How to debug Tensorflow segmentation fault in model.fit()?
Build the tensorflow from source(r1.13) .Conv2D segmentation fault fixed.
follow Build from Source
my GPU : RTX 2070 Ubuntu 16.04 Python 3.5.2 Nvidia Driver 410.78 CUDA - 10.0.130 cuDNN-10.0 - 7.4.2.24 TensorRT-5.0.0 Compute Capability: 7.5
Build : tensorflow-1.13.0rc0-cp35-cp35m-linux_x86_64
Download prebuilt from https://github.com/tensorflow/tensorflow/issues/22706
I had the exact same problem on a very similar system as Francois but using a RTX2070 on which I could reliably reproduce the segmentation fault error when using the conv2d function executed on the GPU. My setting:
- Ubuntu: 18.04
- GPU: RTX 2070
- CUDA: 10
- cudnn: 7
- conda with python 3.6
I finally solved it by building tensorflow from source into a new conda environment.
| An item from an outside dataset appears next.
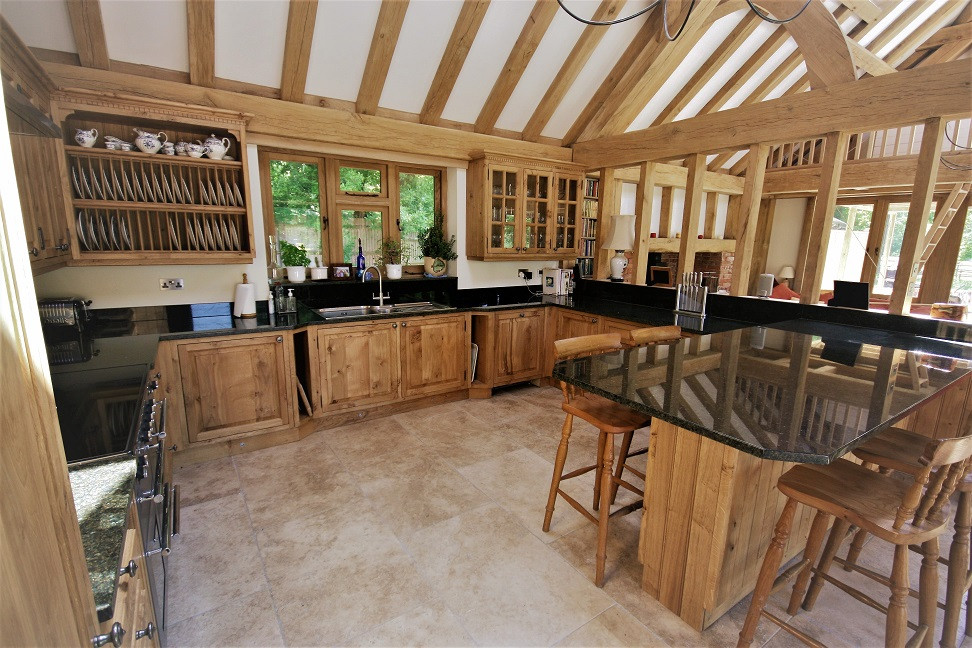 English Oak Kitchen della-Porta design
For a fantastic guide see e.g. the following link: https://gist.github.com/Brainiarc7/6d6c3f23ea057775b72c52817759b25c
This is basically like any other build-tensorflow-from-source guide and consisted in my case of the following steps:
- insalling bazel
- cloning tensorflow from git and running
./configure
- running the appropriate
bazel build
command (see link for details)
Some minor issues came up during the build, one of which was solved by installing 3 packages manually, using:
pip install keras_applications==1.0.4 --no-deps
pip install keras_preprocessing==1.0.2 --no-deps
pip install h5py==2.8.0
which I found out using this answer here: Error Compiling Tensorflow From Source - No module named 'keras_applications'
conv2d now works like a charm when using the gpu!
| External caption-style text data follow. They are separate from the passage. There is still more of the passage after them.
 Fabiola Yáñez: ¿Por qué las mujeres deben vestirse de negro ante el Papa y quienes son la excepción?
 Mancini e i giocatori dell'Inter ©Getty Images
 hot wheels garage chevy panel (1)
However, since all this took a fairly long time (building from source takes over an hour, not counting the search for the solution on the internet) I recommend to make a backup of the system after you get it working, e.g. using timeshift or any other program that you like.
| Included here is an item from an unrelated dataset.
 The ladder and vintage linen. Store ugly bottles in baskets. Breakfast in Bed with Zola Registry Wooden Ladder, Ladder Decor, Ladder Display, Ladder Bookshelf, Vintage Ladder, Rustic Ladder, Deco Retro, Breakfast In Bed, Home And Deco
I had the same Conv2D problem with:
- Ubuntu 18.04
- Graphic card: GeForce RTX 2080
- CUDA: cuda_10.0.130_410
- CUDNN: cudnn-10.0-linux-x64-v7.4.2
- conda with Python 3.6
Best advice was from this link: https://github.com/tensorflow/tensorflow/issues/24383
So a fix should come with Tensorflow 1.13. In the meantime, using Tensorflow 1.13 nightly build (Dec 26, 2018) + using tensorflow.keras instead of keras solved the issue.